_TEXT SHOWN_
########
The combination of thick marine soft soils, deep excavations and complex construction procedures makes the Sanya Estuary Channel particularly sensitive to deformation. Conventional geodetic techniques such as spirit leveling and GNSS can provide millimeter-level accuracy at discrete benchmarks, but they are difficult to deploy with sufficient density and continuity along a 3.1 km estuarine corridor that crosses waterways, reclaimed platforms and densely built-up areas. In contrast, time-series interferometric synthetic aperture radar (InSAR) offers wide-area coverage, millimeter-scale sensitivity and all-weather acquisition capability, enabling the detection of subtle surface and structural deformations over the entire corridor. In this study, we therefore employ a joint PS- and SBAS-InSAR framework to obtain long-term, high-resolution deformation fields as the basis for construction safety assessment and subsequent operation and maintenance of the Sanya Estuary Channel.
2.2. Data Sources
For the Sanya Estuary Channel study area, a total of 65 Sentinel-1A ascending-orbit SAR images covering the Sanya region from September 2022 to August 2025 were collected as the primary data source. Sentinel-1A operates in C-band and, in this study, the Interferometric Wide Swath (IW) mode with VV polarization is used, providing a nominal ground-range by azimuth resolution of approximately 5 m × 20 m, a 12-day revisit interval, and an incidence angle of about 39°.
To ensure high processing accuracy, several auxiliary datasets were also employed. Precise orbit ephemerides obtained from the Copernicus data hub were used to reduce orbital errors, and the ASTER GDEM v3 with a spatial resolution of 30 m, downloaded from the Geospatial Data Cloud, served as the digital elevation model (DEM) for removing topographic phase contributions. In addition, geological investigation reports, construction logs and daily rainfall records for the Sanya Estuary Channel were compiled and used to assist the interpretation of deformation patterns and to analyze the potential driving factors. Sentinel-1A has a nominal 12-day repeat cycle. However, over our study area the Sentinel-1 archive does not provide acquisitions for every nominal cycle (i.e., some scenes are simply not available in the archive for the corresponding dates). Therefore, the acquisition dates used in this study are not strictly spaced by 12 days, as shown in
Table 1.
########
_STATED EXERCISE_
Continue the passage on InSAR monitoring of the Sanya Estuary Channel, picking up after its final sentence.

Collected data
########
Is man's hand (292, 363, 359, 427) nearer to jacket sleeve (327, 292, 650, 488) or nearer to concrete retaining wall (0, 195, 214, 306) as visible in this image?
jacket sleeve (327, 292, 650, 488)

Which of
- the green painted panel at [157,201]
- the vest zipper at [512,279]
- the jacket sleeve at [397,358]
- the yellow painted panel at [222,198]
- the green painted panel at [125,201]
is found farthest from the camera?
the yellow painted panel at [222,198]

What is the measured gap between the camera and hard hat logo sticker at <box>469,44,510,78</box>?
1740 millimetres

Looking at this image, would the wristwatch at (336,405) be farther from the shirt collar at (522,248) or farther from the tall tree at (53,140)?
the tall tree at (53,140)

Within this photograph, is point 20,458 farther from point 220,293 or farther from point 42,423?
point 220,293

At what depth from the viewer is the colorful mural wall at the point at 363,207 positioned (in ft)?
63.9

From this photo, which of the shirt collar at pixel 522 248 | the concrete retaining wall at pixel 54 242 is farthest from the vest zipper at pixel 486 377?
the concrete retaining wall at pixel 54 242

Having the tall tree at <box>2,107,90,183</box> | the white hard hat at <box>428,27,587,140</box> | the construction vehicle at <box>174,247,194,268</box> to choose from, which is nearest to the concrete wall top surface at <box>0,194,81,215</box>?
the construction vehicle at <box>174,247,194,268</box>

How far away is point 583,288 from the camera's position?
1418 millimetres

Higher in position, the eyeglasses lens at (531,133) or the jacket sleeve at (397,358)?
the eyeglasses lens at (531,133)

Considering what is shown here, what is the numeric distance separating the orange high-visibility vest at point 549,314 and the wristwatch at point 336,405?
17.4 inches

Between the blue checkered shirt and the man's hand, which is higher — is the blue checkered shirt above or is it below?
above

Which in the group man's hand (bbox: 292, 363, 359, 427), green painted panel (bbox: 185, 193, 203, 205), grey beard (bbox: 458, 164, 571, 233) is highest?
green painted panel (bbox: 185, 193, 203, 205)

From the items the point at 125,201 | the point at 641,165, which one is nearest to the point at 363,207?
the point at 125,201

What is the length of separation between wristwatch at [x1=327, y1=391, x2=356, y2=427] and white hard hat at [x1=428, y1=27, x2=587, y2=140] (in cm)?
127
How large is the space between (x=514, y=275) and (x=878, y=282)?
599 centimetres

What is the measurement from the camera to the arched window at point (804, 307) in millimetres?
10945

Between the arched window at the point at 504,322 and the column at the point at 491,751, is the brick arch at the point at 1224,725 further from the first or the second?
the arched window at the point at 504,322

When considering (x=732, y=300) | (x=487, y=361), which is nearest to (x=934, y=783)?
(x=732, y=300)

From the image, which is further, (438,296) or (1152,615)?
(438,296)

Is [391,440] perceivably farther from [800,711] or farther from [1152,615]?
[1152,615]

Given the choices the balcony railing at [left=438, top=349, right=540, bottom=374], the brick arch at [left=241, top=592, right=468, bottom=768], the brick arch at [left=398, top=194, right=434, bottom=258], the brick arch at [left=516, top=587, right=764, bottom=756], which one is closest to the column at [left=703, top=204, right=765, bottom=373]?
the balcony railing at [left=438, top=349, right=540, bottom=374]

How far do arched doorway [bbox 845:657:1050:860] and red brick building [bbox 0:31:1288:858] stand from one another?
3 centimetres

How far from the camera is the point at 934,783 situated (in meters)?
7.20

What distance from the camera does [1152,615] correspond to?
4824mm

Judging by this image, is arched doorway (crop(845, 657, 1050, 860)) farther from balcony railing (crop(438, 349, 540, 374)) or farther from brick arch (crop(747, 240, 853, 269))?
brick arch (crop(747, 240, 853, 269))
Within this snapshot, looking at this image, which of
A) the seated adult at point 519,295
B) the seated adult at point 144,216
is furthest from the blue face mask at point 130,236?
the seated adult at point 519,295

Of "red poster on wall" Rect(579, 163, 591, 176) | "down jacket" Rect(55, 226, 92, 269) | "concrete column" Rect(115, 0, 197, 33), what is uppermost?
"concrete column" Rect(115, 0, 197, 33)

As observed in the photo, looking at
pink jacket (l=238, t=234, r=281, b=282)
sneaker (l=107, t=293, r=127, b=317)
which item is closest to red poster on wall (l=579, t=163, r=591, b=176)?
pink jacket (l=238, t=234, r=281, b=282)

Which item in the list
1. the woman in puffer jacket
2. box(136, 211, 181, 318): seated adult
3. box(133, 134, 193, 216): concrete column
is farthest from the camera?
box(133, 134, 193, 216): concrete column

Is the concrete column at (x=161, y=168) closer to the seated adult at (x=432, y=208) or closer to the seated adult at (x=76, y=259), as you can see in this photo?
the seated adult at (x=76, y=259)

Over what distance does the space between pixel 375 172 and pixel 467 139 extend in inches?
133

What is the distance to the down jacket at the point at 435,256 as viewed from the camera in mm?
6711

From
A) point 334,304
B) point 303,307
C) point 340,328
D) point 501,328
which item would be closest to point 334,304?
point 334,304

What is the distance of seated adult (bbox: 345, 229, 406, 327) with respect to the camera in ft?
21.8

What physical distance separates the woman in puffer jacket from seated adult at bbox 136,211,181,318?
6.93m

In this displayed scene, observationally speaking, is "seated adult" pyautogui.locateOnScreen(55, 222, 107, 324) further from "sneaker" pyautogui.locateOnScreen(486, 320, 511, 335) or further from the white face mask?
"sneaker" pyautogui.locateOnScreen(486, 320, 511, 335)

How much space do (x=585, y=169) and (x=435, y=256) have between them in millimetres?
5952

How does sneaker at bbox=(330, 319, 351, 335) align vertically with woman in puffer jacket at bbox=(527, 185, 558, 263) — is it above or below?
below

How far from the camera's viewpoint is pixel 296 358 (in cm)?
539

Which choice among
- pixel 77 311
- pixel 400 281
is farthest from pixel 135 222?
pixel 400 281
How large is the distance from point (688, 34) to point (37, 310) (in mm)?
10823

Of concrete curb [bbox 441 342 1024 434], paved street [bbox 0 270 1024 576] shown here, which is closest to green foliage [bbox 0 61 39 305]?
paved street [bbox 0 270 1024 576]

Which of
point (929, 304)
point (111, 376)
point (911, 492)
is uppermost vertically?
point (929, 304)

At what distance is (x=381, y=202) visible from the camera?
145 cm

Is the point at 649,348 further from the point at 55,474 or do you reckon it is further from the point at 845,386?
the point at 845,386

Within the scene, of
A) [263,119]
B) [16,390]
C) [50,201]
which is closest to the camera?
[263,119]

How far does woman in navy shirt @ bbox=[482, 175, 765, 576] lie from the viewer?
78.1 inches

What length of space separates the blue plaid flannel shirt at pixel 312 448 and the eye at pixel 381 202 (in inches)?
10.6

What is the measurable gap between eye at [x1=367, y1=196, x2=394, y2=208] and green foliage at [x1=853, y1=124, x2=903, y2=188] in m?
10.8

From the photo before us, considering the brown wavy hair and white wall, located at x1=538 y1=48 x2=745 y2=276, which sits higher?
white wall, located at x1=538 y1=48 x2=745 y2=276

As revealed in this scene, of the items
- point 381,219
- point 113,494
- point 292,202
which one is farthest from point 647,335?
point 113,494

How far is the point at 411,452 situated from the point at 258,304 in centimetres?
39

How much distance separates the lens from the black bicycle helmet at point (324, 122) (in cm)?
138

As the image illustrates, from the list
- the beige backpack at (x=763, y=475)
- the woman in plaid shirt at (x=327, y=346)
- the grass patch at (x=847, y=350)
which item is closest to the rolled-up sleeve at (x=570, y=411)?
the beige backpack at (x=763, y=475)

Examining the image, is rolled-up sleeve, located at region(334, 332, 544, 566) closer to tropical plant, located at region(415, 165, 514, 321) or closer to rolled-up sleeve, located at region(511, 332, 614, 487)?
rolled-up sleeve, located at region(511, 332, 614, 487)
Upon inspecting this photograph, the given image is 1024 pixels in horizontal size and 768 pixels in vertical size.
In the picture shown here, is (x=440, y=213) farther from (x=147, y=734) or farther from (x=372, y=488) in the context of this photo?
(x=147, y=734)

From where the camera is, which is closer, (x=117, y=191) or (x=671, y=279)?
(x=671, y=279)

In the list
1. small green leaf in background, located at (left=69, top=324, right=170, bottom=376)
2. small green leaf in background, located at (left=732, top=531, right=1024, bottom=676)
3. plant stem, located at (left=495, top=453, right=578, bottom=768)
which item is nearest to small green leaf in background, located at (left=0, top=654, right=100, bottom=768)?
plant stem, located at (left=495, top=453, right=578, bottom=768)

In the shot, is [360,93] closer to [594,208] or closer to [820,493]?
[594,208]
########
_IN RESPONSE_
3. Methodology
This study integrates SBAS-InSAR and PS-InSAR time-series analysis techniques and utilizes Sentinel-1A SAR imagery acquired between September 2022 and August 2025. Through a series of processing steps—including precise orbit correction, phase unwrapping, and atmospheric delay mitigation—surface deformation across the study area was systematically retrieved. Methodologically, PS-InSAR focuses on the high-precision detection of permanent scatterers such as buildings and road structures, whereas SBAS-InSAR enhances deformation monitoring over natural surfaces by optimizing the combination of short spatiotemporal baseline interferometric pairs. On this basis, representative feature points were selected for time-series deformation analysis to reveal their dynamic evolutionary behavior. Finally, InSAR-derived deformation results were integrated with geological investigation data, rainfall records, and construction information for multi-source data integration and spatial correlation analysis, enabling systematic identification of dominant deformation drivers and providing scientific guidance for safety risk prevention of the Sanya Estuary Channel Project. To improve engineering transparency, we provide an overall workflow diagram (
Figure 2) summarizing the complete pipeline from data inputs to InSAR processing, engineering interpretation, and management-oriented outputs. Auxiliary engineering/geological and construction information (
Table 2 and
Table 3) is used as input for the interpretation stage.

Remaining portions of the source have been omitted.